Isso, claro, foi algo inesperado, pois todos temos internalizada a crítica rasa "Olavo Bilac é parnasiano, o príncipe dos poetas, eca"
Mas o professor nos colocou esse desafio de ler Bilac, pensando no seu contexto histórico e literário...
No contexto literário, o poema foi publicado (o livro de poesia TARDE, de 1919) era, sim, um avanço para a época, não podemos ser anacrônicos e achar que eles tinham as mesmas concepções que temos hoje em dia, por favor!
Falando propriamente do poema, temos uma reflexão social, com um eu lírico que assume estar olhando tudo a partir de uma perpectiva superior (reparem como a segunda pessoa do singular determina o tom do discurso de superioridade, que não combina com o tema "música brasileira",como disse o professor, parece que o tema "cultura musical' estava tão fortemente presente que as belas letras não podiam mais se calar, então a idéia era falar sobre, mas assumindo um papel de superioridade em relação à algo tão popular ...
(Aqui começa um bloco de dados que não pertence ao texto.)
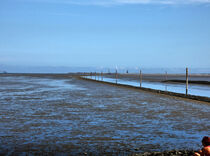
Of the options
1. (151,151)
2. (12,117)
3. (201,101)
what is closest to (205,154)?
(151,151)

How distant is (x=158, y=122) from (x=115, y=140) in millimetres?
2862

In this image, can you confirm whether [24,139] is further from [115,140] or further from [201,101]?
[201,101]

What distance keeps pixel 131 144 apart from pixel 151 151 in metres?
0.66

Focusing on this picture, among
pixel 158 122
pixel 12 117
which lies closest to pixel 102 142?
pixel 158 122

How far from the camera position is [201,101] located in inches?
623

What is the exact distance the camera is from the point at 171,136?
6973mm

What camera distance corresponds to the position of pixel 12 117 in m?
9.91

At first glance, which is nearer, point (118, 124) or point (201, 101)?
point (118, 124)

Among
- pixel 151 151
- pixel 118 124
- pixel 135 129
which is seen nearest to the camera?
pixel 151 151

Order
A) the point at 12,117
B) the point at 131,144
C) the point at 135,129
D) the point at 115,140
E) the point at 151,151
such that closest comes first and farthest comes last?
1. the point at 151,151
2. the point at 131,144
3. the point at 115,140
4. the point at 135,129
5. the point at 12,117

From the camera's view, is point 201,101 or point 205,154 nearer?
point 205,154

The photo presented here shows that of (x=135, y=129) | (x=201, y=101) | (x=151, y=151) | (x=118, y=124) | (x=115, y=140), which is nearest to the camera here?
(x=151, y=151)

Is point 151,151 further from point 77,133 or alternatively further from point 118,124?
point 118,124

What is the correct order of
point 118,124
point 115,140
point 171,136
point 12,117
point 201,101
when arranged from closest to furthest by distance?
point 115,140 → point 171,136 → point 118,124 → point 12,117 → point 201,101
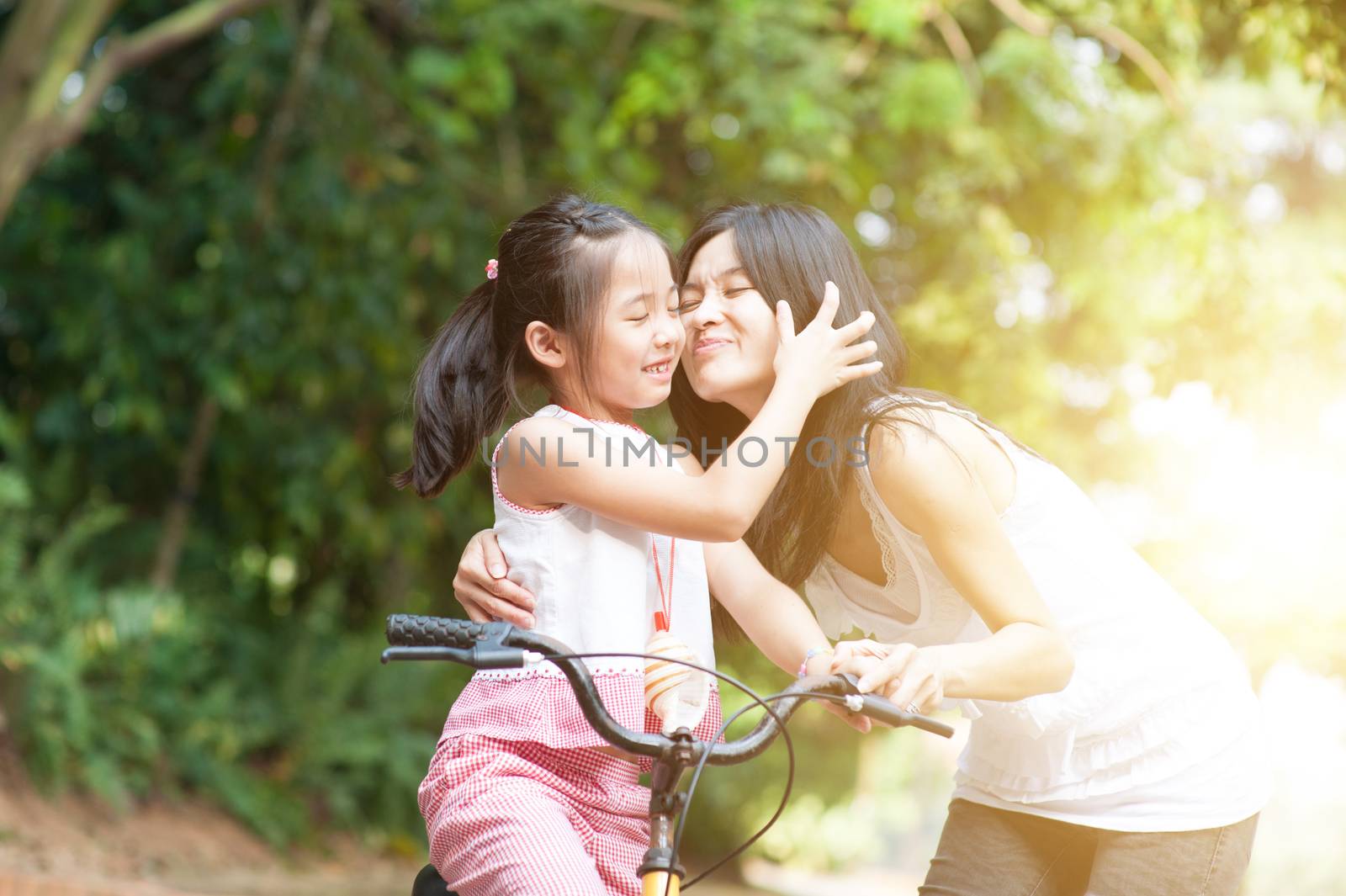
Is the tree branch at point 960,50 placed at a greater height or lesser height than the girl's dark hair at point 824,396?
greater

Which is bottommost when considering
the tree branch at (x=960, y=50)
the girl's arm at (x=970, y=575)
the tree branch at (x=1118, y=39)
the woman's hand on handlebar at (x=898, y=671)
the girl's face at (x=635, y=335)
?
the woman's hand on handlebar at (x=898, y=671)

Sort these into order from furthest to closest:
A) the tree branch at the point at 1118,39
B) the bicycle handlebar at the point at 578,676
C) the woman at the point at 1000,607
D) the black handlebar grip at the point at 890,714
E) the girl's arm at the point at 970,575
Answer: the tree branch at the point at 1118,39 < the woman at the point at 1000,607 < the girl's arm at the point at 970,575 < the black handlebar grip at the point at 890,714 < the bicycle handlebar at the point at 578,676

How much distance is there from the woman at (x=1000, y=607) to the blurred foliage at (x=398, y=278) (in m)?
3.61

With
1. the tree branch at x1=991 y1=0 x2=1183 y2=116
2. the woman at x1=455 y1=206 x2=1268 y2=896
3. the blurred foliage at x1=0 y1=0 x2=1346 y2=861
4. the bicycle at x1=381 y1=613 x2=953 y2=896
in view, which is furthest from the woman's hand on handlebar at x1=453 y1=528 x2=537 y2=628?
the tree branch at x1=991 y1=0 x2=1183 y2=116

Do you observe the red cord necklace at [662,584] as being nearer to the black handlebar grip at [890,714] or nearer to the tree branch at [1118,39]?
the black handlebar grip at [890,714]

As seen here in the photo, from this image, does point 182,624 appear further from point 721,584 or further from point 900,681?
point 900,681

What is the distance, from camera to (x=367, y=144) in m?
6.87

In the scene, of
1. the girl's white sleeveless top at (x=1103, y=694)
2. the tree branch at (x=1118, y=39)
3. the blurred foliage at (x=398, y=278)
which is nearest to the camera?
the girl's white sleeveless top at (x=1103, y=694)

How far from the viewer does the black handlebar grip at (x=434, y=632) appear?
1.58 metres

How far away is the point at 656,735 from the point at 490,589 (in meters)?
0.44

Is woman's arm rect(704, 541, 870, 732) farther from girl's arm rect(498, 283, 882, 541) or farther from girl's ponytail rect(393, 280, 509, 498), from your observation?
girl's ponytail rect(393, 280, 509, 498)

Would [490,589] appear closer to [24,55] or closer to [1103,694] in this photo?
[1103,694]

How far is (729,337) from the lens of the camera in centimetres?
212

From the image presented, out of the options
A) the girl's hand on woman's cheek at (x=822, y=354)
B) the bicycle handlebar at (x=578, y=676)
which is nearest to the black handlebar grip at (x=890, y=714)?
the bicycle handlebar at (x=578, y=676)
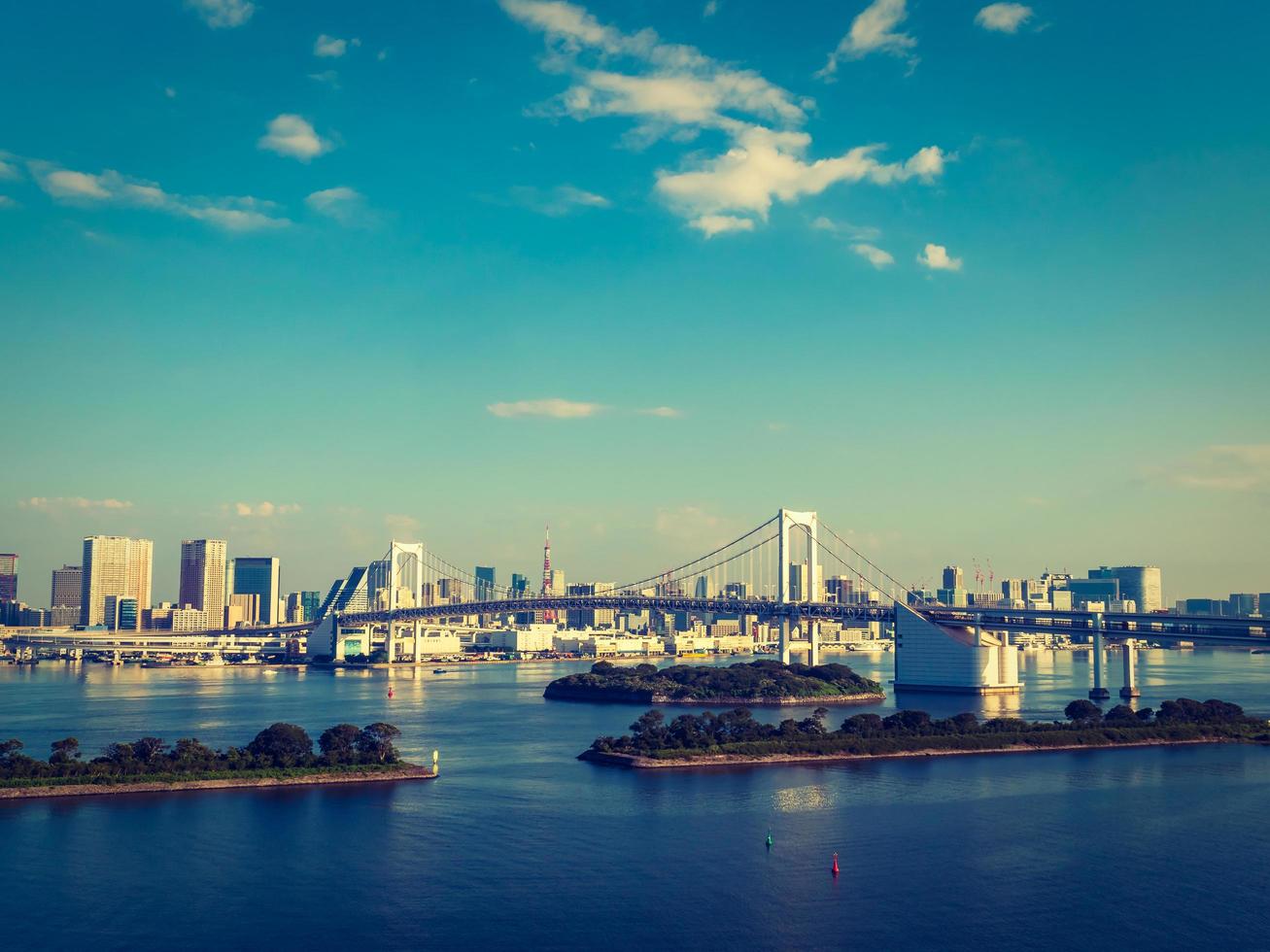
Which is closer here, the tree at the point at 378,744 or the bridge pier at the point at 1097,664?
the tree at the point at 378,744

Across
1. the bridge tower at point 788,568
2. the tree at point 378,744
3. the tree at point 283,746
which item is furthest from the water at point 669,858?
the bridge tower at point 788,568

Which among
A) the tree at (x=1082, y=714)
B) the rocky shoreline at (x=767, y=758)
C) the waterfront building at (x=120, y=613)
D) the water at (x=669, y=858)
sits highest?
the waterfront building at (x=120, y=613)

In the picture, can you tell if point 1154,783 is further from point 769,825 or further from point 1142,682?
point 1142,682

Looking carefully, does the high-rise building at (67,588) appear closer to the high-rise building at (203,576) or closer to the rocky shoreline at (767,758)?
the high-rise building at (203,576)

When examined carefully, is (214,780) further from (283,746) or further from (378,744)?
(378,744)

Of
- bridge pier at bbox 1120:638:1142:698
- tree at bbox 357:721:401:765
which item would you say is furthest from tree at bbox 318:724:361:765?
bridge pier at bbox 1120:638:1142:698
No que se refere ao contexto histórico, o poema aborda uma idéia muito da época, mesmo que hoje a consideremos ultrapassada e tal, que é a teoria das três raças. Se lembrarmos bem, em 1840 o IHGB (Instituto histórico georáfico do Brasil) promoveu um concurso que premiaria a melhor resposta para a pergunta "qual a melhor maneira de escrever a História do Brasil?" Quem ganhou o concurso foi Carl von Martius, com a proposta de que se deveria valorizar a contribução portuguesa (especialmente a monarquia), mas salientar que o processo histórico brasileiro devia considerar a fusão das três raças.
Mas não foi Matius quem executou sua idéia vencedora, mas sim Francisco Adolfo Varnhagen, que partiu dela para escrever sua História geral do Brasil, em 1854.
Nesse pouco mais de 50 anos entre a publicação do livro de Varnhagen e a do poema de Bilac, cresceu uma percepção de que essas três raças tinham em comum um sentimento de desadequação, pois a presença delas nestas terras eram produto de três povos em total estado de indeterminação, pois as três estava em trânsito quando da formação do Brasil: (a mata que não era mais o lugar só de índio; o deserto, que também não era mais o lugar do negro; e o mar que era o lugar transitório do colonizador português)
Todos precisavam mover-se em busca de algum pólo fixo, desta sensação, surge o Estado Brasil, que é definido pela falta de um ponto de chegada...
Alguns aninhos depois (lembrem-se que nalquela época não havia o imediatismo da intenet...) isso se concretizou como idéia no livro do Sergio Buarque de Holanda, Raizes do Brasil (1936), no qual lemos que somos estrageiros em nossa própria terra.
Não é pouca coisa lembrar, também, que essa idéia já aparecia em 1919, em um poema parnasiano, quem diria, heim!
Por isso que eu detesto criticas que apostam na POSITIVAÇÃO DA NEGATIVIDADE, porque acho que quem usa esse recurso pensa que fazer critica é simplesmente falar mal de algo, como uma mulher que um dia me disse não gostar do barroco mineiro por não gostar de igrejas... Como é?
Se formos por ai, perdemos algumas das maiores obras de arte do mundo, como a música de Bach... mas só podemos criticar com propriedade, se não formos ignorantes e construirmos nossa própria opinião, o mais longe de ideologias possível .
Enfim, leiamos o poema:
MÚSICA BASILEIRA
Olavo Bilac
Tens, às vezes, o fogo soberano
Do amor: encerras na cadência, acesa
Em requebros e encantos de impureza,
Todo o feitiço do pecado humano.
Mas, sobre essa volúpia, erra a tristeza
Dos desertos, das matas e do oceano:
Bárbara poracé, banzo africano,
E soluços de trova portuguesa.
És samba e jongo, chiba e fado, cujos
Acordes são desejos e orfandades
De selvagens, cativos e marujos:
E em nostalgias e paixões consistes,
Lasciva dor, beijo de três saudades,
Flor amorosa de três raças tristes.
BILAC, Olavo. Poesias. Rio de Janeiro: Livraria Francisco Alves, 23ª edição. 1964, p.263.
Um comentário:
Concordo com você: o exercício crítico não significa a prática rasa do "falar mal". Boa sorte nesse seu novo curso. Um abraço.